WHEN YOU END UP IN HERE, EVERYONE THE SAME
“The sleeper awakes.” The nurse walked in with forthright hail as he pulled his dirty jeans up. He attempted a smile, but pain stung his features into a grimace and sigh. He didn’t need a mirror to know how he looked, he could feel the bruises rise purple in his face.
“You white boys really aren’t the best advert for God when you try to rap.” He’d been muttering in his sleep, streams of half-baked Bible quotes transformed into delirious incantation.
“Guess we turn to God in pain.” His face ached sharp, but he still tried to smile; there was something about the dark-skinned nurse, a radiance of honest warmth and strength, that made him want to please her. He guessed a Leo. “I’m not really religious,” he said. “I’m not sure what I am.”

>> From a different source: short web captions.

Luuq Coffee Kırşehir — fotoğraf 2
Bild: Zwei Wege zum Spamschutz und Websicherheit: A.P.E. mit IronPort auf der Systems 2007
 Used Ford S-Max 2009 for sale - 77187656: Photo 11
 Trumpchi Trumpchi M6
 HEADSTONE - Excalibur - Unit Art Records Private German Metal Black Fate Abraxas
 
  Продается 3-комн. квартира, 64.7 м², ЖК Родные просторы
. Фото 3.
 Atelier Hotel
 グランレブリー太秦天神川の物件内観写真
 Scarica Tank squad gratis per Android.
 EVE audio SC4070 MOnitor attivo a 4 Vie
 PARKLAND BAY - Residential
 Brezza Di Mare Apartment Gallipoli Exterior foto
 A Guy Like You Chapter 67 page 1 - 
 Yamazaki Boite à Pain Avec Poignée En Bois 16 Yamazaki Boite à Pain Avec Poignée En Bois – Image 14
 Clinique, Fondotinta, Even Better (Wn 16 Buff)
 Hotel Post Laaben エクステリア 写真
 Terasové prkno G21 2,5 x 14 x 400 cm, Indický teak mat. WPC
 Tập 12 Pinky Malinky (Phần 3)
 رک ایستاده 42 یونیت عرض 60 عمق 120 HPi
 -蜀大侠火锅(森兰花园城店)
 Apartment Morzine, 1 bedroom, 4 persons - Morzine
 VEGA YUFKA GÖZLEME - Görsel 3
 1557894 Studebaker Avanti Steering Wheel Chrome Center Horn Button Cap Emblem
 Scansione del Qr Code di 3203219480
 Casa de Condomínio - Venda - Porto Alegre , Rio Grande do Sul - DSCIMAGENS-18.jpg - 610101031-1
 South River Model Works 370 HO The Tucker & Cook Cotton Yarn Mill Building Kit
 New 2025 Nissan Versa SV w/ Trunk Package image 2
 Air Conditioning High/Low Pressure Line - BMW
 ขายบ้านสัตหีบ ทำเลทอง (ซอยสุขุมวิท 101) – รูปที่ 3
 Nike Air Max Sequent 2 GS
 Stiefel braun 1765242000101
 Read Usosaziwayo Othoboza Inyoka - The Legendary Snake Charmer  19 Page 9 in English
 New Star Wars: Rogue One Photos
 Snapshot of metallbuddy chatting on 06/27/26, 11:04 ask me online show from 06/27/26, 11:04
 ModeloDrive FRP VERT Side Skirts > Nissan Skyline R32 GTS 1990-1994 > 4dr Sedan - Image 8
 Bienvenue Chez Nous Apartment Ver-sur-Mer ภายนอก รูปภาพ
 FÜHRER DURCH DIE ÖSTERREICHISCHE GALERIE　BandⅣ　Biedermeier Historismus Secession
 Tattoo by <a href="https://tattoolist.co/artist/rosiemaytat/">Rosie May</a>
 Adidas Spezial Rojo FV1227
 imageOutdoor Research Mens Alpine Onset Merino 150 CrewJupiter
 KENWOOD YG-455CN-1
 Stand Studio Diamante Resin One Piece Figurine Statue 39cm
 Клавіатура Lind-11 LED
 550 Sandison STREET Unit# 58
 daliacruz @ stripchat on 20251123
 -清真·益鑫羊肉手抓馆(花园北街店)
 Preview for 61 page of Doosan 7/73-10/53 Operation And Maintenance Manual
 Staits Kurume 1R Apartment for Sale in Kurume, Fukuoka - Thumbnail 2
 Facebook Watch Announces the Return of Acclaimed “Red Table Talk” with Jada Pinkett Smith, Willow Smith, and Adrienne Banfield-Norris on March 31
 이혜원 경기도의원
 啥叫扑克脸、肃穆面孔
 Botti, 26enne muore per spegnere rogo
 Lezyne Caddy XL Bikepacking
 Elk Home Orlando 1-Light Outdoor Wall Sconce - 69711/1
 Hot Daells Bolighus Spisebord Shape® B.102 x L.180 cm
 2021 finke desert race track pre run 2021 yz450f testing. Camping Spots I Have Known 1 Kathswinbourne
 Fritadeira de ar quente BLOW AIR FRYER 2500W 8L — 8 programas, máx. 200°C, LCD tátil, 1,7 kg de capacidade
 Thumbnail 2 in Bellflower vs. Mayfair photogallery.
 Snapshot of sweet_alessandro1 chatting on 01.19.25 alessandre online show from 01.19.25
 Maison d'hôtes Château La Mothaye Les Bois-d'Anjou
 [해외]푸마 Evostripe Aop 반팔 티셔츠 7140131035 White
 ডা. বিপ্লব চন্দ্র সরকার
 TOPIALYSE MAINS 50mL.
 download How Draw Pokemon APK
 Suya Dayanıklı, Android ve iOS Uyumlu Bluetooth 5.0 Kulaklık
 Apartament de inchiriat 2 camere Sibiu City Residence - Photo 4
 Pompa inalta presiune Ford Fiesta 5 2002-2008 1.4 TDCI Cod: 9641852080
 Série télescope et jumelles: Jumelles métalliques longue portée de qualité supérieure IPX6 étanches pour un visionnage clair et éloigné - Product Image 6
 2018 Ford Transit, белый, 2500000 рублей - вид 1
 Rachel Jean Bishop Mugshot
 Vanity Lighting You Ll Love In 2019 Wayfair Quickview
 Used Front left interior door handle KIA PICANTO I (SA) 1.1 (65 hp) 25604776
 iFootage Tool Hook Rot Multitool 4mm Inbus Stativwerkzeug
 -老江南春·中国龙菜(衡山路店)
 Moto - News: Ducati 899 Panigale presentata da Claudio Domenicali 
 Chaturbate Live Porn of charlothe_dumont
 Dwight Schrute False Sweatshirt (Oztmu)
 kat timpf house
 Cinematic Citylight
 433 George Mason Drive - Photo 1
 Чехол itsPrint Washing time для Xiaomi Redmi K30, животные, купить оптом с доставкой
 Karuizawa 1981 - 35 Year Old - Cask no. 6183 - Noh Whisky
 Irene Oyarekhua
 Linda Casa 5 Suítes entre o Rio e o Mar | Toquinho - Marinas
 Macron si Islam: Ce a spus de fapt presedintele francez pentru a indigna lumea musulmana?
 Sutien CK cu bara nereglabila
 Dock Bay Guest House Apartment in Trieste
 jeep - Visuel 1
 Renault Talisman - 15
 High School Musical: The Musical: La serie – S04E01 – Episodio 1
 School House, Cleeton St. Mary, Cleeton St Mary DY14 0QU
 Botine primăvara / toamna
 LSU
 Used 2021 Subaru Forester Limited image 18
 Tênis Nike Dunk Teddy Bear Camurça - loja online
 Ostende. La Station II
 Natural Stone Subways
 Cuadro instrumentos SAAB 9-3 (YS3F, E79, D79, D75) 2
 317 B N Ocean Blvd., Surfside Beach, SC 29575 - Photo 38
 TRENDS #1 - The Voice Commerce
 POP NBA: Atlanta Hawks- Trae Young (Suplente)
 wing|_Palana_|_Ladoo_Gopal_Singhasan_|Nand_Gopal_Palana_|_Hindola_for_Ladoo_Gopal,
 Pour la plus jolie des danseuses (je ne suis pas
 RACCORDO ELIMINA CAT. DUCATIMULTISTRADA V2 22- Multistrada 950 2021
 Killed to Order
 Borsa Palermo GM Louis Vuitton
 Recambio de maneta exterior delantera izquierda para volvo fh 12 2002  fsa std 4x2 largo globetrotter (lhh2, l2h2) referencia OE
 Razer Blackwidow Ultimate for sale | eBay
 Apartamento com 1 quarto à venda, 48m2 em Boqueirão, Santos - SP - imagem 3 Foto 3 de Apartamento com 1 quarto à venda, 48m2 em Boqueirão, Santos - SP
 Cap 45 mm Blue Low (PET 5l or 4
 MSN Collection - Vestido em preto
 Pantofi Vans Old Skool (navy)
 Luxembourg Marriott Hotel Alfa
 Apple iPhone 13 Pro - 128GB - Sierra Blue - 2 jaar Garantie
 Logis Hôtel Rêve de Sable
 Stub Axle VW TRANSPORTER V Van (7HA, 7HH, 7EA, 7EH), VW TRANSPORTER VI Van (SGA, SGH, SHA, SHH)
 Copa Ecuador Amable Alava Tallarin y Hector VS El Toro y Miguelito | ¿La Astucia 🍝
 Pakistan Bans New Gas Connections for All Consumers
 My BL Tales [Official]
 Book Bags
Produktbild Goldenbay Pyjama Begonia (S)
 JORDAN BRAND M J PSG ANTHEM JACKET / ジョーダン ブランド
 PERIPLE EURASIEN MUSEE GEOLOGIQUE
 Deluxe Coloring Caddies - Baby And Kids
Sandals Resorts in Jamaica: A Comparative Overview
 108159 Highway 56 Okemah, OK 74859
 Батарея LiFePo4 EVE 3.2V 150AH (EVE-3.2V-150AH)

“Don’t sweat it honey,” she said. “We believe what we need to get through the day.”
“I suppose you get a lot of church in here?” He buttoned his once-white, now diarrhea shirt over newly tanned tee.
“We get a lot of everyone. All shapes and colours, when you end up in here, everyone the same. Everyone scared, no-one wants to suffer alone – you need God as a pal to hold your hand? Let Him grip tight as you like.”
“Do you believe?”
“Me?” She laughed, a deep, throaty chuckle that revealed white gap teeth. “I believe in jokes, gin and cigarettes, my love. Gets me through the day and if there’s Heaven or Hell, I’ll be okay. I hear they have ’em upstairs and down.”
With that, the white-smocked lioness turned and padded off down the corridor, mane high, cheer in her wake; it was all he could do to follow her.